Proyeknya ini juga dikabarkan sudah didaftarkan ke Direktorat Jenderal DIKTI (dirjen Dikti) dengan mengatasnamakan ITS. "Semoga saja jikalau proyek ini rampung, dana dari Dikti akan segera menyusul," ucap laki-laki kelahiran 5 November 1992 ini. Beliau juga menegaskan apabila dana dikti ini benar-benar turun serta mengganti keseluruhan biaya yang dia keluarkan, dengan bahagia hati bachtiar akan menawarkan karyanya kepada ITS sebagai tanda jasa.
Menurut Bachtiar, berbagai ide-ide dari anak ITS yang akan menakjubkan bila direalisasikan. Tetapi, dana penelitian cenderung gres diberikan apabila proyeknya sudah sukses. "karenanya, bila kita tidak mau berkiprah secara mandiri, maka wangsit tetaplah sebagai ide," tutupnya seraya memberi pesan kepada mahasiswa lain.

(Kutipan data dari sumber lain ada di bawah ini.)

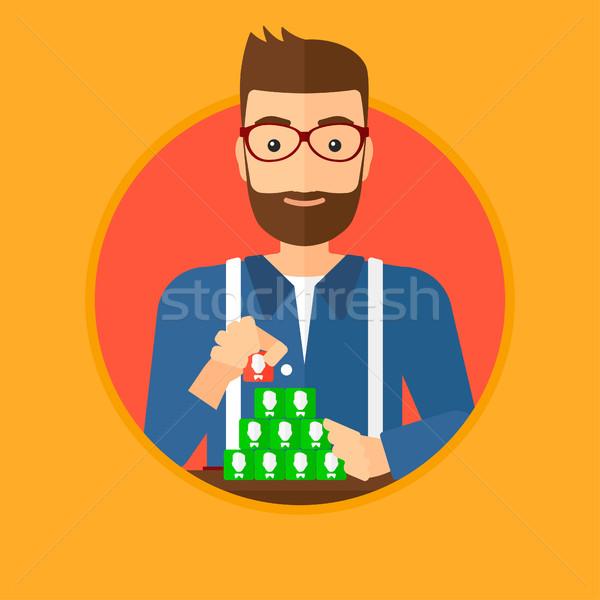 Man building pyramid of network avatars. Stock photo © RAStudio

Sumber : https://www.its.ac.id/berita/16063/en
Selama ini, seluruh biaya yang ia keluarkan murni berasal dari dompet pribadi. Bachtiar pun berharap proyeknya menerima perhatian khusus dari pemerintah. Menurutnya, Indonesia memiliki potensi untuk menciptakan tank sendiri. "Fasilitasi saja kami. Kami akan buatkan tank yang jauh lebih andal dari yang anda harapkan," ucapnya meyakinkan.
Proyeknya ini juga dikabarkan sudah didaftarkan ke Direktorat Jenderal DIKTI (dirjen Dikti) dengan mengatasnamakan ITS. "Semoga saja jikalau proyek ini rampung, dana dari Dikti akan segera menyusul," ucap laki-laki kelahiran 5 November 1992 ini. Beliau juga menegaskan apabila dana dikti ini benar-benar turun serta mengganti keseluruhan biaya yang dia keluarkan, dengan bahagia hati bachtiar akan menawarkan karyanya kepada ITS sebagai tanda jasa.
Menurut Bachtiar, berbagai ide-ide dari anak ITS yang akan menakjubkan bila direalisasikan. Tetapi, dana penelitian cenderung gres diberikan apabila proyeknya sudah sukses. "karenanya, bila kita tidak mau berkiprah secara mandiri, maka wangsit tetaplah sebagai ide," tutupnya seraya memberi pesan kepada mahasiswa lain.